* [Yang Harus Dilakukan]:
Jelaskan dalam satu sampai tiga kalimat alasan pentingnya mengetahui rules of sequencing menurut artikel tentang bahasa dan kognisi manusia.

Kamis, 16 November 2017

Fachriza Mahdiyatul Husna

Artikel Bahasa dan Hubungannya dengan Kognisi Manusia
Bahasa menurut psikolog kognitif adalah sistem komunikasi yang didalamnya terjadi proses pengiriman (transmitted) pikiran dengan perantara suara (seperti percakapan) atau simbol (seperti kata-kata tertulis atau isyarat fisik). Bahasa merupakan elemen penting dalam sebagian besar aktivitas manusia yang meliputi komunikasi, berpikir, penginderaan dan representasi informasi, kognisi tingkat tinggi, dan neurologi (Solso, dkk, 2008).

A. Kata-kata dan Maknanya
Leksikon (lexicon) adalah kamus verbal tempat penyimpanan kata-kata dalam otak manusia. Sekitar 60.000 kata yang berbeda tersimpan di dalam otak, namun kata-kata lainnya dapat kita pahami dan secara konstan kata-kata baru terus diproduksi.
Struktur Tata Bahasa
Tata bahasa adalah cara kata-kata disusun menjadi frasa atau kalimat. Urgensi mengetahui rules of sequencing (peraturan yang mengatur urutan bentuk kata kerja [tenses] menurut waktu [present, past, atau future tense]) adalah untuk dapat menyampaikan ide-ide kita kepada orang lain.

Butir dataset:

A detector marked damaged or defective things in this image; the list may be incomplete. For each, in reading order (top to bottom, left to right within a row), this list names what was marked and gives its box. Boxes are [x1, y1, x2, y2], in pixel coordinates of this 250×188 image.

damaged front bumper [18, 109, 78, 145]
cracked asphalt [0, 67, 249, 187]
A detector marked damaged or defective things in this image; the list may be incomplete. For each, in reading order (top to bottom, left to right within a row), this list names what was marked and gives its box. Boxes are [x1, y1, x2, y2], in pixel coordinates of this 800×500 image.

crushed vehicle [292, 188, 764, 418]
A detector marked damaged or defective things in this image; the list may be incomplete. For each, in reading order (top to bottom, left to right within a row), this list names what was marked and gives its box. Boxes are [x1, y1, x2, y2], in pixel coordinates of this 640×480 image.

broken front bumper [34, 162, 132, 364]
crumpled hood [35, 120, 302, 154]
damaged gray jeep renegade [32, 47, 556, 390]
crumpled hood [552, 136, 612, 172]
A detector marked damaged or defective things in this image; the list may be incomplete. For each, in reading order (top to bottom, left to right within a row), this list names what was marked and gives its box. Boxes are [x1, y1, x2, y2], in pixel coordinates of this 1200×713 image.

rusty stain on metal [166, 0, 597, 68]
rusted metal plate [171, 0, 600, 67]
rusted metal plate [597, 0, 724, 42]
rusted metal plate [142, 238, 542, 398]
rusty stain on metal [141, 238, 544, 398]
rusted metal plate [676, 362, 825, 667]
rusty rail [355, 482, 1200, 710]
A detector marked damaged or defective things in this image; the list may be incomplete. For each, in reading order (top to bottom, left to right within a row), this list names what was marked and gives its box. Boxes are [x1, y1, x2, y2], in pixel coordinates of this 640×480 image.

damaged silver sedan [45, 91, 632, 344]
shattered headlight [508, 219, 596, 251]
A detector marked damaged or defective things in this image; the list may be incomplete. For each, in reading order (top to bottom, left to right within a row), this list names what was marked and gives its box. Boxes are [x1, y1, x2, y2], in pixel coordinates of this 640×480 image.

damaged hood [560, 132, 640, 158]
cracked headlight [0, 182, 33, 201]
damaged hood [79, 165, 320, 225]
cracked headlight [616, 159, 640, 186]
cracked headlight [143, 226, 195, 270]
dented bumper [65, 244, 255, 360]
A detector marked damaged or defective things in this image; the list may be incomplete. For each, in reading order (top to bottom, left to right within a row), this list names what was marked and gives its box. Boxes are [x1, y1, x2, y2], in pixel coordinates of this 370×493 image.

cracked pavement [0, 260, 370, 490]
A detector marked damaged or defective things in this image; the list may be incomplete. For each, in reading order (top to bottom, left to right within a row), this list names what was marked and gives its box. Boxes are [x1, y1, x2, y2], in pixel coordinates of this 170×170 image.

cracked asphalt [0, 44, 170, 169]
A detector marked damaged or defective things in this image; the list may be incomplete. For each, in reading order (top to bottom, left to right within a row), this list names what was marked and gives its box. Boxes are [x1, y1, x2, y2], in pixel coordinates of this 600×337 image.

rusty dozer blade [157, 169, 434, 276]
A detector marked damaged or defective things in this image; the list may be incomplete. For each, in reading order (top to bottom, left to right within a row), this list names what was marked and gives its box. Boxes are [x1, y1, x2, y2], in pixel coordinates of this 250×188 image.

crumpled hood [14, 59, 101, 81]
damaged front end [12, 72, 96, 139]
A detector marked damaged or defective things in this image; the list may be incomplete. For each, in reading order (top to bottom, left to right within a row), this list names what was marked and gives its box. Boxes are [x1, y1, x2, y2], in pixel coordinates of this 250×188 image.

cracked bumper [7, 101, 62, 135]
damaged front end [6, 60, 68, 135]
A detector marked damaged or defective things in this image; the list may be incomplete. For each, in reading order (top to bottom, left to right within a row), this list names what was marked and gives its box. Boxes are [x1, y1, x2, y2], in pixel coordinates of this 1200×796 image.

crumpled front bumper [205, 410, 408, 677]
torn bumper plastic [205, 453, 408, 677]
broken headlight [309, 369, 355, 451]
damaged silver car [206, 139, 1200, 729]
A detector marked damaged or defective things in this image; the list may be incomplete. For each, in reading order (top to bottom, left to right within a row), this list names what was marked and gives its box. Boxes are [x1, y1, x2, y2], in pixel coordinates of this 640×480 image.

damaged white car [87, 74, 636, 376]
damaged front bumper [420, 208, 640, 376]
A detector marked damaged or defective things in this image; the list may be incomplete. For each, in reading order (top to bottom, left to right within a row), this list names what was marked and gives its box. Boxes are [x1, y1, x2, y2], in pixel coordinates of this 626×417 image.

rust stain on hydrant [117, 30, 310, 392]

* [Jawaban]:
Rules of sequencing adalah peraturan yang mengatur urutan bentuk kata kerja menurut waktu (present, past, atau future tense). Mengetahuinya penting agar kita dapat menyampaikan ide-ide kita kepada orang lain.